Photoinduced bond oscillations in ironpentacarbonylFe(CO)5 give delayed, synchronous bursts of carbonmonoxide(CO) release

The early excited state dynamics in the photodissociation of transition metal carbonyls determines the chemical nature of short-lived catalytically active reaction intermediates. However, time-resolved experiments have not yet revealed the mechanistic details in the sub-picosecond regime.
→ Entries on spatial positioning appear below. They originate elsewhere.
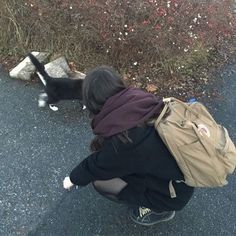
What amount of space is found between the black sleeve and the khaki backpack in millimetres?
293

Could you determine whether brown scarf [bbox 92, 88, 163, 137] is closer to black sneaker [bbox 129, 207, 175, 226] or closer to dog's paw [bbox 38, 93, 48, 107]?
black sneaker [bbox 129, 207, 175, 226]

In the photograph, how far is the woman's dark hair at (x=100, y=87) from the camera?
2240mm

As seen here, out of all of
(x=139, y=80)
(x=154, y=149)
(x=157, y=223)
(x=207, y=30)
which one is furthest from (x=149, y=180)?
(x=207, y=30)

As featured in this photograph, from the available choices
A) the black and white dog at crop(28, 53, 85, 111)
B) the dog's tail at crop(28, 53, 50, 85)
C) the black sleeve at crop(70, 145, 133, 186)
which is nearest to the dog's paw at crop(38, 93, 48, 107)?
the black and white dog at crop(28, 53, 85, 111)

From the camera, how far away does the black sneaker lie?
284cm

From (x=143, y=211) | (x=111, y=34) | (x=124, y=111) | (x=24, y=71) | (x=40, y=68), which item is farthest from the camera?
(x=111, y=34)

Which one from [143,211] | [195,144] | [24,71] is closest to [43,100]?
[24,71]

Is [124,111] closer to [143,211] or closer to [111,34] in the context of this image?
[143,211]

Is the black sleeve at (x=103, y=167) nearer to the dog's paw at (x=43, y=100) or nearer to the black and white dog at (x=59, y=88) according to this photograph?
the black and white dog at (x=59, y=88)

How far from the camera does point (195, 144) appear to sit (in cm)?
215

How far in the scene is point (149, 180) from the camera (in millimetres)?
2465

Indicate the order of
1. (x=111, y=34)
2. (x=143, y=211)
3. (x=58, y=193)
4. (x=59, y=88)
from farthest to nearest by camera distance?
1. (x=111, y=34)
2. (x=59, y=88)
3. (x=58, y=193)
4. (x=143, y=211)

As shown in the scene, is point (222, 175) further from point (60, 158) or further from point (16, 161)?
point (16, 161)

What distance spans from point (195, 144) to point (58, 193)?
141 centimetres
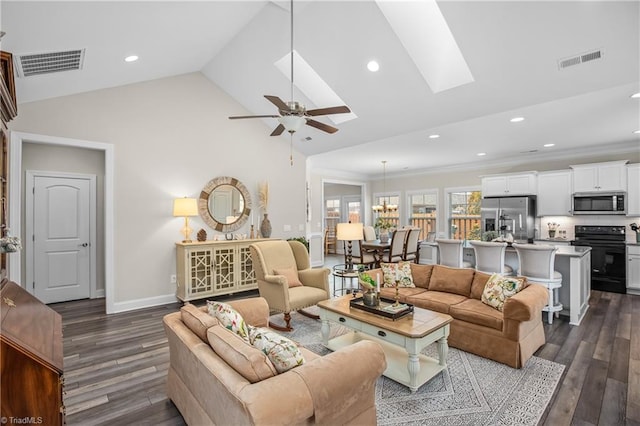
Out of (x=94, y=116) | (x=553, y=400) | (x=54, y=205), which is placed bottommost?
(x=553, y=400)

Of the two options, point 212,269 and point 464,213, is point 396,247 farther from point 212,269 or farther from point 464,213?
point 212,269

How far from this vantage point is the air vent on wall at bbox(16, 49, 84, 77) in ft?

Hence in this study, the photoexcitation of ironpentacarbonyl Fe(CO)5 has been simulated by semi-classical surface-hopping excited state molecular dynamics based on time-dependent density functional theory. We find that the bright metal-to-ligand charge-transfer (MLCT) transition induces Fe-C oscillations in the trigonal bipyramidal complex leading to periodically reoccurring release of predominantly axial CO. Metaphorically the photoactivated Fe(CO)5 acts as a CO geyser, which we explain in terms of dynamics in the potential energy landscape of the axial Fe-C distances and non-adiabatic transitions between manifolds of bound MLCT and dissociative metal-centered(MC) excited states. The predominant release of axial CO ligands and a delayed release of equatorial CO ligands are explained in an unified mechanism based on the (sigma*)(Fe-C) anti-bonding character of the receiving orbital in the dissociative MC states both in the Franck-Condon region and at distorted geometries.